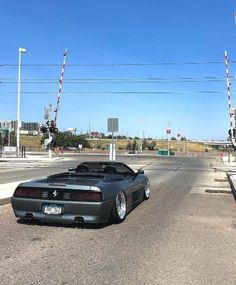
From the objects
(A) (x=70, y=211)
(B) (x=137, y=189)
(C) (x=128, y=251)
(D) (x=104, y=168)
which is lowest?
(C) (x=128, y=251)

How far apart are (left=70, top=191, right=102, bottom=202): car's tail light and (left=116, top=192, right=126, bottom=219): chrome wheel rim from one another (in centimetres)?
76

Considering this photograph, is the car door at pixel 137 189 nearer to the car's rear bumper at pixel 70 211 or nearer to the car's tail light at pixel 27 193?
the car's rear bumper at pixel 70 211

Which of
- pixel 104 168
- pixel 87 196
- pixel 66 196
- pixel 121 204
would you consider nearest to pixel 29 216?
pixel 66 196

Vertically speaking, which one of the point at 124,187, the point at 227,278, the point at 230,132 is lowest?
the point at 227,278

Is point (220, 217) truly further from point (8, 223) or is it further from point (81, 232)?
point (8, 223)

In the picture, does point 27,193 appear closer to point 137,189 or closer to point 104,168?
point 104,168

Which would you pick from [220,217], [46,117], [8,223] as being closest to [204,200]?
[220,217]

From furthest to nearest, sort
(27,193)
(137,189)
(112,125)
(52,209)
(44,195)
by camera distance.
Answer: (112,125) < (137,189) < (27,193) < (44,195) < (52,209)

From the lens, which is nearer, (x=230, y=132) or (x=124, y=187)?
(x=124, y=187)

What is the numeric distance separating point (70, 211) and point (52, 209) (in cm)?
35

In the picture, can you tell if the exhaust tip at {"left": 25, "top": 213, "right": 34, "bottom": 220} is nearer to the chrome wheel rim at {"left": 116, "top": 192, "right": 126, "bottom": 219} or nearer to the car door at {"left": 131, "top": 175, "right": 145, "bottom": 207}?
the chrome wheel rim at {"left": 116, "top": 192, "right": 126, "bottom": 219}

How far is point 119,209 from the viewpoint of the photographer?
29.9 feet

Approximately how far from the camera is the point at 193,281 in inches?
213

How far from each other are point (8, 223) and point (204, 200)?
6.18 meters
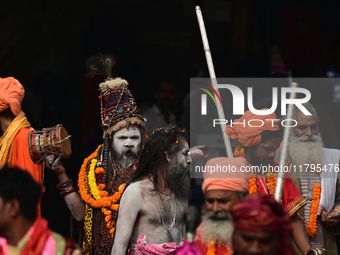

+++

Turn the entries above into a numbered list with one line per item, skipping blank lines and leaving out the pictures.

• **REPLY**:
1. From the objects
2. (A) (x=70, y=211)
3. (B) (x=137, y=189)
4. (C) (x=128, y=251)
5. (D) (x=104, y=168)
6. which is lowest?
7. (C) (x=128, y=251)
8. How far apart are (left=70, top=191, right=102, bottom=202): car's tail light and (left=116, top=192, right=126, bottom=219): chrome wheel rim from one another (in centimetres)?
9. 76
10. Considering this photograph, is the car door at pixel 137 189 nearer to the car's rear bumper at pixel 70 211 or nearer to the car's tail light at pixel 27 193?
11. the car's rear bumper at pixel 70 211
12. Which of
13. - pixel 104 168
14. - pixel 87 196
15. - pixel 66 196
16. - pixel 121 204
17. would you consider nearest to pixel 29 216?
18. pixel 66 196
19. Vertically speaking, which one of the point at 124,187, the point at 227,278, the point at 230,132 is lowest?
20. the point at 227,278
21. Is point (220, 217) truly further from point (8, 223) or is it further from point (81, 232)?
22. point (8, 223)
23. In the picture, does point 27,193 appear closer to point 137,189 or closer to point 104,168?
24. point 104,168
25. Which would you pick from [220,217], [46,117], [8,223] as being closest to [204,200]?
26. [220,217]
27. From furthest to nearest, sort
28. (27,193)
29. (137,189)
30. (112,125)
31. (52,209)
32. (44,195)
33. by camera distance.
34. Answer: (112,125) < (137,189) < (27,193) < (44,195) < (52,209)
35. From the lens, which is nearer, (x=230, y=132) or (x=124, y=187)?
36. (x=124, y=187)
37. What is the numeric distance separating point (70, 211) and point (52, 209) (in cm)?
38. 35
39. In the picture, can you tell if the exhaust tip at {"left": 25, "top": 213, "right": 34, "bottom": 220} is nearer to the chrome wheel rim at {"left": 116, "top": 192, "right": 126, "bottom": 219} or nearer to the car door at {"left": 131, "top": 175, "right": 145, "bottom": 207}?
40. the chrome wheel rim at {"left": 116, "top": 192, "right": 126, "bottom": 219}
41. How far is point 119,209 from the viewpoint of the photographer?
42. 29.9 feet
43. Approximately how far from the camera is the point at 193,281 in inches?
44. 213
45. How far from each other are point (8, 223) and point (204, 200)?
46. 6.18 meters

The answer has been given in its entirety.